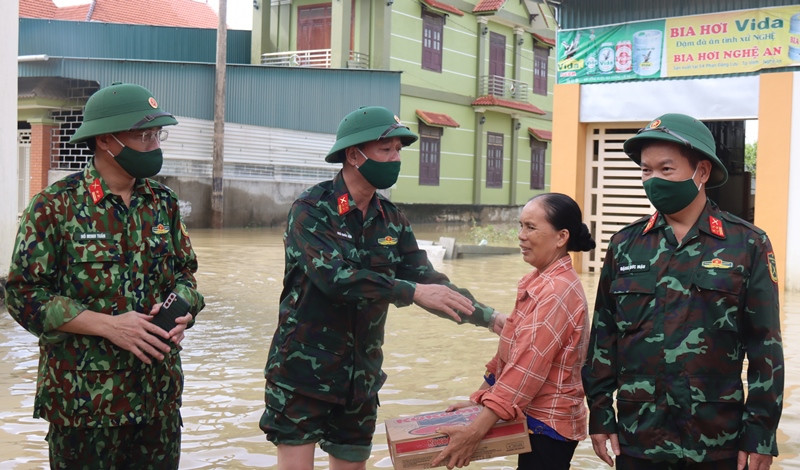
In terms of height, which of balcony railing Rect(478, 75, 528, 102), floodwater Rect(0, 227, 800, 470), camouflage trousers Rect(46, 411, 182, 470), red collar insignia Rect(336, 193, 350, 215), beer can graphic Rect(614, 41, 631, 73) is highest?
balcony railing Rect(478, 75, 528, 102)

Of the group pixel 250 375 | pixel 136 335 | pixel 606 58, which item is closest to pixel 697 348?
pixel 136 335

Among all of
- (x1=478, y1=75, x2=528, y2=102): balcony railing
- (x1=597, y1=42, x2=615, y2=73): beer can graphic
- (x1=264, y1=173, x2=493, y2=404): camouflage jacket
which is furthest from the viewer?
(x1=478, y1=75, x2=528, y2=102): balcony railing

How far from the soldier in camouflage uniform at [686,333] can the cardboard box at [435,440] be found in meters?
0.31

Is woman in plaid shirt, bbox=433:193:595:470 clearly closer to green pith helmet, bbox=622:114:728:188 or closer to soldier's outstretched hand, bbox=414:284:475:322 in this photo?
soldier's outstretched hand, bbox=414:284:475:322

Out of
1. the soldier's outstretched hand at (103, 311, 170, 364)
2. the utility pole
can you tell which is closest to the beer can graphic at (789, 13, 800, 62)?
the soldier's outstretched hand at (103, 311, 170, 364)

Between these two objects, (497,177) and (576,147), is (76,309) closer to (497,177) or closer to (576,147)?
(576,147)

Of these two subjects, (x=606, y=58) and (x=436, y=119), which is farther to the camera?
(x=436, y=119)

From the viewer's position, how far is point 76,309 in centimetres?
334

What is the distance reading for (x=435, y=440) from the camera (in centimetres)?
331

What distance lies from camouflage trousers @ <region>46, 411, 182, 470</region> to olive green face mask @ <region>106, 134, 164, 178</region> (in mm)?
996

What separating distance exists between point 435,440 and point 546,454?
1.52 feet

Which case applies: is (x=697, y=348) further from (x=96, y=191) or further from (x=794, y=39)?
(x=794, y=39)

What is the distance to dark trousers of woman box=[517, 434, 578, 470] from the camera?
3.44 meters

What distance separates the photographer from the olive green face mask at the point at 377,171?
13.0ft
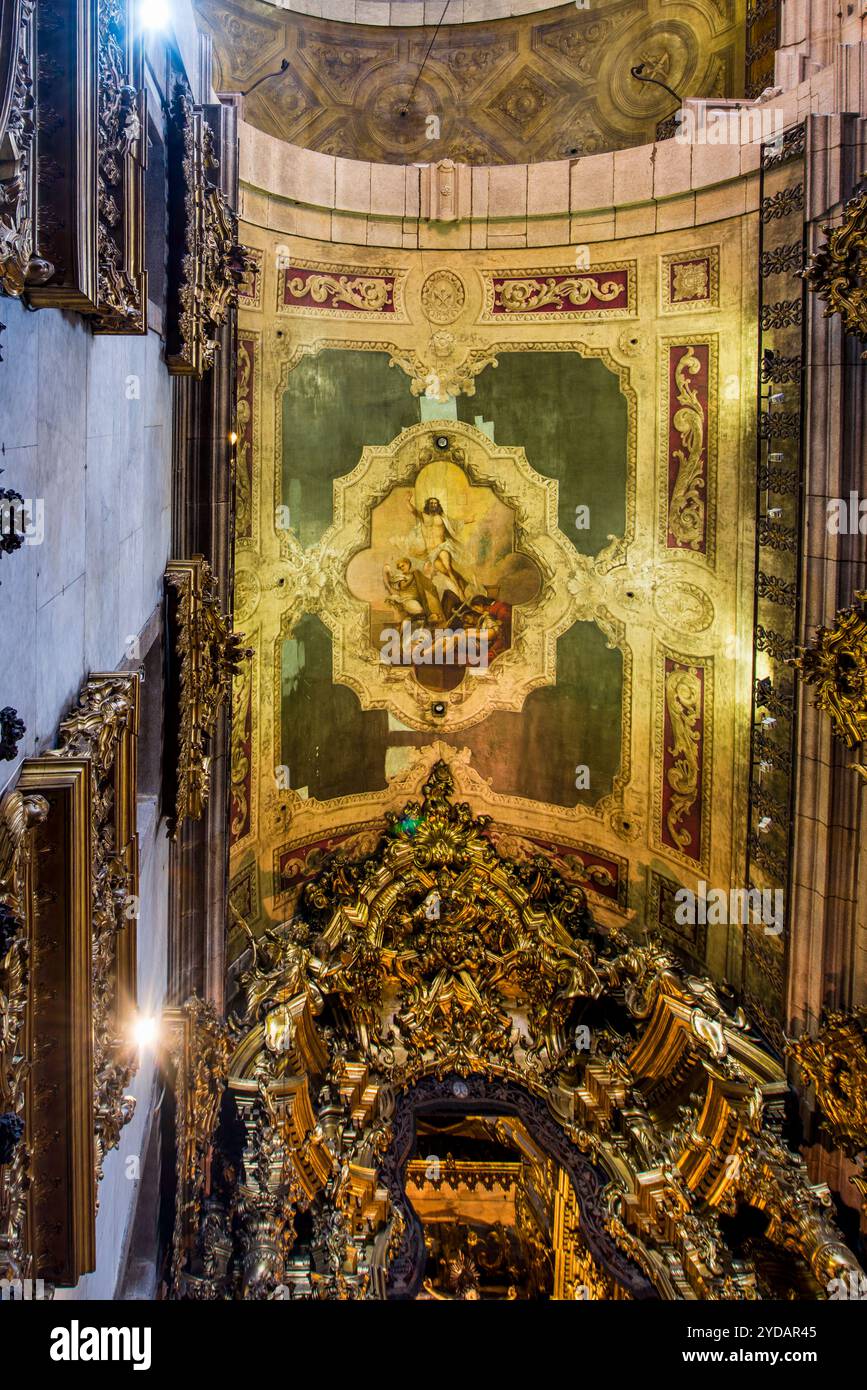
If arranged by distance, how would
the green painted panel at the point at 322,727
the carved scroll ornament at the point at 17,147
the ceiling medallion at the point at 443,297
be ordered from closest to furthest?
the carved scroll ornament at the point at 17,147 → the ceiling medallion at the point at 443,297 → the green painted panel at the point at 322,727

------------------------------------------------------------------------

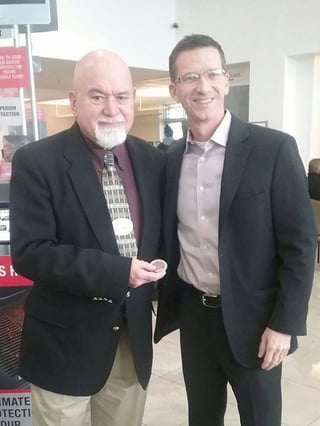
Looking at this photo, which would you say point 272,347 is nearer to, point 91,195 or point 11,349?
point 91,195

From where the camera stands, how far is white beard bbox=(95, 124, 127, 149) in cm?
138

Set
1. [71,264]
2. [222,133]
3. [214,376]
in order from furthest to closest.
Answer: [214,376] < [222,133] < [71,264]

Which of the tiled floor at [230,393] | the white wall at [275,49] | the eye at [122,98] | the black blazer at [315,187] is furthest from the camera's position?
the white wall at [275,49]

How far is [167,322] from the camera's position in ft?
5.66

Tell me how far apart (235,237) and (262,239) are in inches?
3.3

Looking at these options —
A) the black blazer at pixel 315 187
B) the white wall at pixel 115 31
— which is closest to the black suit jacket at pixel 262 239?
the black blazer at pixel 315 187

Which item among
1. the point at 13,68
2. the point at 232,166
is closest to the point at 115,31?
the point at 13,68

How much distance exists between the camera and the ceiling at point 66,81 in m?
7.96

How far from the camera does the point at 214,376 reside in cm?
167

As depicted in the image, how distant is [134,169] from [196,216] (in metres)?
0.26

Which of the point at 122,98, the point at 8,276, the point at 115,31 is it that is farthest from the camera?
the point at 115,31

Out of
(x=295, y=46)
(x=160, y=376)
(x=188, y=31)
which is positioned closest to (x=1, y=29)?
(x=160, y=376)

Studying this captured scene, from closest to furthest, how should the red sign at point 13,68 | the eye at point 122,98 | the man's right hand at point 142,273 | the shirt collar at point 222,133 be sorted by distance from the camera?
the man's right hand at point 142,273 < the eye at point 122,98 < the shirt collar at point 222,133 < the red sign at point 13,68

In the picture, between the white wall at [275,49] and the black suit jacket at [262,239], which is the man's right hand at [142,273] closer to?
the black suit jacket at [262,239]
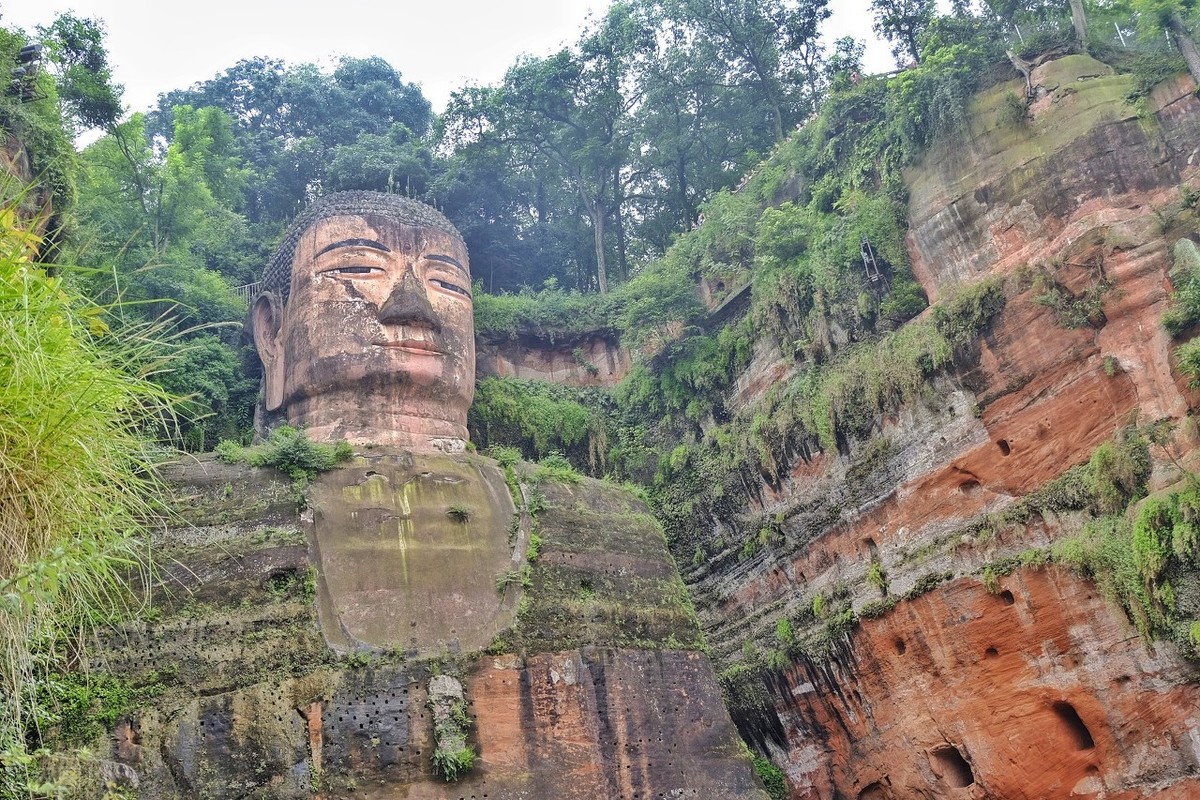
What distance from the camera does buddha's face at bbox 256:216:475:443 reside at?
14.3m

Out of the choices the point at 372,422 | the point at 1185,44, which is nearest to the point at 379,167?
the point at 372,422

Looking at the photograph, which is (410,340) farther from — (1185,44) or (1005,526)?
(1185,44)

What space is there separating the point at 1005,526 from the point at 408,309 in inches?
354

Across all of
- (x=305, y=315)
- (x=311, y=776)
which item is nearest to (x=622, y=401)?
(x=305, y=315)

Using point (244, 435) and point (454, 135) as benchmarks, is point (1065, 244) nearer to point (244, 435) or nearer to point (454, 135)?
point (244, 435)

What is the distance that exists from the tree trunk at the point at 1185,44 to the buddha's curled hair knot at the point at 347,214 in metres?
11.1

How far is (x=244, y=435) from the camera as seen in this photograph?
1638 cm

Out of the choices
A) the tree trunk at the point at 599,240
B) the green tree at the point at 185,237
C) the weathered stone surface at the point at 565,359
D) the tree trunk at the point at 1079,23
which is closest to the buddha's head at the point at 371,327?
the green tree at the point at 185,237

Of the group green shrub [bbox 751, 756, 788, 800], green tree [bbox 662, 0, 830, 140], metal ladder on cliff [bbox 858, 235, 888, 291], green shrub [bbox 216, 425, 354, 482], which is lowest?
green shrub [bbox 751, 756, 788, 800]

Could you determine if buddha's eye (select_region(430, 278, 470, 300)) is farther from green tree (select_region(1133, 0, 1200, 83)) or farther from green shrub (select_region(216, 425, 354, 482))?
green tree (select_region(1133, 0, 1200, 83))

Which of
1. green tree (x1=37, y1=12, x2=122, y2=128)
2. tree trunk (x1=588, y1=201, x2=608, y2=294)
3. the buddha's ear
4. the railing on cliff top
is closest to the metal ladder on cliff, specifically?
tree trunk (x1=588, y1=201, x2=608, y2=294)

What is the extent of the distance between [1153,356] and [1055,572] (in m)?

------------------------------------------------------------------------

WHAT TO WORK ON: Gather every line in the records above that contains the word "scroll". Case counts.

EXERCISE RESULT:
the carved scroll ornament at the point at 17,147
the carved scroll ornament at the point at 17,147 → the ceiling medallion at the point at 443,297 → the green painted panel at the point at 322,727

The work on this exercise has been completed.